▶ _Exercise goal_:
Extract each row that contains the string "bbox". Case counts.

▶ _Stored rows_:
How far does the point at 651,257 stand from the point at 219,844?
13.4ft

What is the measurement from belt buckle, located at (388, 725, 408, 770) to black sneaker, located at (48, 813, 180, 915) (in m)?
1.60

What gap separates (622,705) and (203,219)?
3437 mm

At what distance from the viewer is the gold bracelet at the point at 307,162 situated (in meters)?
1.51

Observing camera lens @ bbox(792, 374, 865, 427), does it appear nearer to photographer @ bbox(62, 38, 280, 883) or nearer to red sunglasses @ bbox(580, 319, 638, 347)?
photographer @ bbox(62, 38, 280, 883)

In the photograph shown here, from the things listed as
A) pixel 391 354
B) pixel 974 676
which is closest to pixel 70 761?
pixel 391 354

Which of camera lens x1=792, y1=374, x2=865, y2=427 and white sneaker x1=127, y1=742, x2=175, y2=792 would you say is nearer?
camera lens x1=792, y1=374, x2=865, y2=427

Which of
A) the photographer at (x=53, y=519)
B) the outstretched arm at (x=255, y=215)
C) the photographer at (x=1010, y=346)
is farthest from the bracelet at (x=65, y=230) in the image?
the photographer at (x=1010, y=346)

---

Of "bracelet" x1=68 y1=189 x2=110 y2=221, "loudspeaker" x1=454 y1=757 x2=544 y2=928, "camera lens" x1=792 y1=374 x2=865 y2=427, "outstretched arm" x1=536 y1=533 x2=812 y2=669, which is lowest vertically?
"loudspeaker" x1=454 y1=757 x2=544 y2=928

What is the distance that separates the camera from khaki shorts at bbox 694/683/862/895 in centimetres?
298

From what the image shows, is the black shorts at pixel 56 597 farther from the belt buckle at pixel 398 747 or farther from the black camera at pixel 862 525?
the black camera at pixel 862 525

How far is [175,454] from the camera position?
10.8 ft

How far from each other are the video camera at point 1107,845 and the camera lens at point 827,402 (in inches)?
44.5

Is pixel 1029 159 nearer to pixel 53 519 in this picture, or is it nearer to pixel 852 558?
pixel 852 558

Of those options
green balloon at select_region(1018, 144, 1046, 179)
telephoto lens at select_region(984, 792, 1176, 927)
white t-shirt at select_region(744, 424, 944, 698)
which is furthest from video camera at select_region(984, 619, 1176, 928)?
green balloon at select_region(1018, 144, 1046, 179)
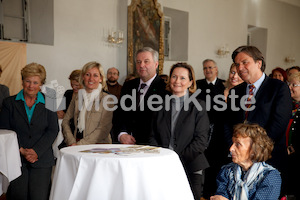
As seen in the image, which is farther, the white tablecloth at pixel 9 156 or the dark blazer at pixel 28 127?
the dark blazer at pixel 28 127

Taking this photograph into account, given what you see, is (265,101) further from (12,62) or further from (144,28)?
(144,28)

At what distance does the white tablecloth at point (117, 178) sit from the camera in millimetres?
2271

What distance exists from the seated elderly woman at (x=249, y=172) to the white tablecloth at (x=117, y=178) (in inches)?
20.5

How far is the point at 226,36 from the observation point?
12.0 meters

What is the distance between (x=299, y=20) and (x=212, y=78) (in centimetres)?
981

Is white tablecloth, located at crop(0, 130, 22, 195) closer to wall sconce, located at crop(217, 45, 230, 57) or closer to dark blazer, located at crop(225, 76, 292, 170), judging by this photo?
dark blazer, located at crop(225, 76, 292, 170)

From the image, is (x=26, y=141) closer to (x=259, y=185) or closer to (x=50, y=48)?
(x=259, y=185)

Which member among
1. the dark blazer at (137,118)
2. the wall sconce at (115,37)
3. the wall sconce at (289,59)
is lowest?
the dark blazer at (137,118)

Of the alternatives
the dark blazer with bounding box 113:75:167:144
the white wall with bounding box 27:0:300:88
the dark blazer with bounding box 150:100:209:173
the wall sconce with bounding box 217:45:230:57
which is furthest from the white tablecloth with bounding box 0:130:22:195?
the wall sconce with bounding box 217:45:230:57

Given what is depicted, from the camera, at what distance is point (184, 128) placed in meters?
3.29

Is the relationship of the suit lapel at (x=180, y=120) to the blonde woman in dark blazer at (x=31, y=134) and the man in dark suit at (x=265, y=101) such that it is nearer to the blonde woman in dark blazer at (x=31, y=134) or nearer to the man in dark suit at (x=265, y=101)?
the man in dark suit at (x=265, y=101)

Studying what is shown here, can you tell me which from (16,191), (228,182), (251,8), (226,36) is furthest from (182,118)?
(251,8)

--

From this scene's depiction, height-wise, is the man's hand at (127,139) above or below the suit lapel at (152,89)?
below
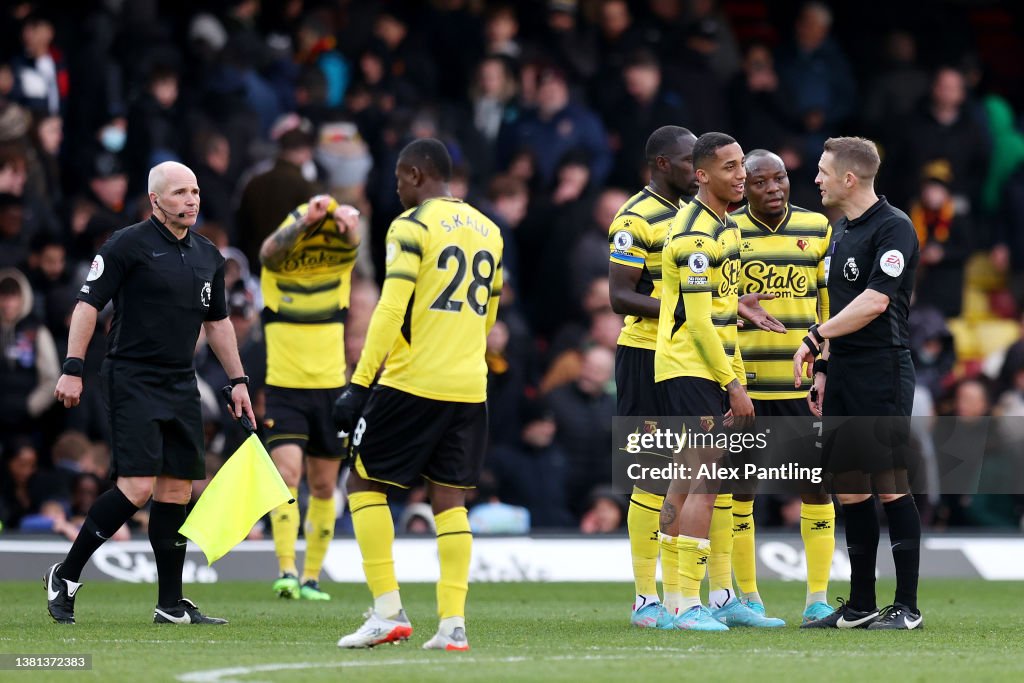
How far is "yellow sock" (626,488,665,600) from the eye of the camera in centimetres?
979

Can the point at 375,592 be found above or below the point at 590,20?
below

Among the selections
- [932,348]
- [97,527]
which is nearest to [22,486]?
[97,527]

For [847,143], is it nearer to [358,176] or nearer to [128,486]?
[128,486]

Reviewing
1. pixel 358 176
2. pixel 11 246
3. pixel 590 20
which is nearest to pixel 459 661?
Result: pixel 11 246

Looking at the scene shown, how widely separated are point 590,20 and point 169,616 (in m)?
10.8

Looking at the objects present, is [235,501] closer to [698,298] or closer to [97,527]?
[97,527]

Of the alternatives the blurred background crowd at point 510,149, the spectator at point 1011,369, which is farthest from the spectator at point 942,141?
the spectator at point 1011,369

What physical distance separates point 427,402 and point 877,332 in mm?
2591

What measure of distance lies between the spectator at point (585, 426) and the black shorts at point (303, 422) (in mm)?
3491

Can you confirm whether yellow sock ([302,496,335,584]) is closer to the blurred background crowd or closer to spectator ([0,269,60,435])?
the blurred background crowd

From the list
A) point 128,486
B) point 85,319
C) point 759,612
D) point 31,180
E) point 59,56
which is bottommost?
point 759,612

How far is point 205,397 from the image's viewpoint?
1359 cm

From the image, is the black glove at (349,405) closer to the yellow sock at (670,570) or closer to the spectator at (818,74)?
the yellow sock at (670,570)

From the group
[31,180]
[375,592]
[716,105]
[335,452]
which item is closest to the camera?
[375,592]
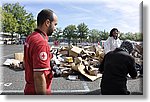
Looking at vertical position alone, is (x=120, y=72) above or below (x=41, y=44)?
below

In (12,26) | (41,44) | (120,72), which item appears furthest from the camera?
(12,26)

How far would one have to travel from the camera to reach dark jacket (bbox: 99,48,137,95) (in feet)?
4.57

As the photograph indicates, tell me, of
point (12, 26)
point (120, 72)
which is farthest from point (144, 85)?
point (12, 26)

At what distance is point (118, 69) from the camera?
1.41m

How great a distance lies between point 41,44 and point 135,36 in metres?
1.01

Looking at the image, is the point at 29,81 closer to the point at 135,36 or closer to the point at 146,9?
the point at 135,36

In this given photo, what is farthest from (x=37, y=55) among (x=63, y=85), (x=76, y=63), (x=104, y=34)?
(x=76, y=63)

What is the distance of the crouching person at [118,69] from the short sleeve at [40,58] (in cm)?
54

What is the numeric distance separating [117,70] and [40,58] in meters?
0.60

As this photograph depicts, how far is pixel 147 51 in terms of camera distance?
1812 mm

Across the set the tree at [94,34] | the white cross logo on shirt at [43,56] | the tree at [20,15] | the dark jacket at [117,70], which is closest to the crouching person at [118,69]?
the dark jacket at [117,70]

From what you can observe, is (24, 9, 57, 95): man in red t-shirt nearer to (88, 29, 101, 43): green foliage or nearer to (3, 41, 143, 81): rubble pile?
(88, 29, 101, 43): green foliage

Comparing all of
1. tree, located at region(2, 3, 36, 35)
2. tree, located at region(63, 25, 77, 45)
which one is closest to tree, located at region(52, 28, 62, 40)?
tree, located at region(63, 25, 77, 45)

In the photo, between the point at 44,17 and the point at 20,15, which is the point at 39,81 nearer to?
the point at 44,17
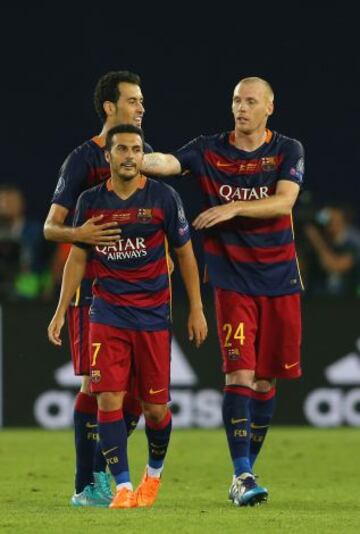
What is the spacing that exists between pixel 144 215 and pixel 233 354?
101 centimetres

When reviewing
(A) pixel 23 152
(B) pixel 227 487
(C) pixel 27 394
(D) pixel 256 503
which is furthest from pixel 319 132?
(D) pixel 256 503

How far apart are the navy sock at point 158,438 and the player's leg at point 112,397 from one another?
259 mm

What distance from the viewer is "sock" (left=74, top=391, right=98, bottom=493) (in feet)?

▶ _Expected answer_:
Observing camera lens @ bbox(792, 374, 865, 427), does it appear nearer to photographer @ bbox(62, 38, 280, 883) or nearer to red sunglasses @ bbox(580, 319, 638, 347)?
photographer @ bbox(62, 38, 280, 883)
What is the distance that separates the camera from khaki shorts at bbox 694/683/862/895 in centimetres?
How far would one have to travel from the camera to reach dark jacket (bbox: 99,48,137,95) (in feet)?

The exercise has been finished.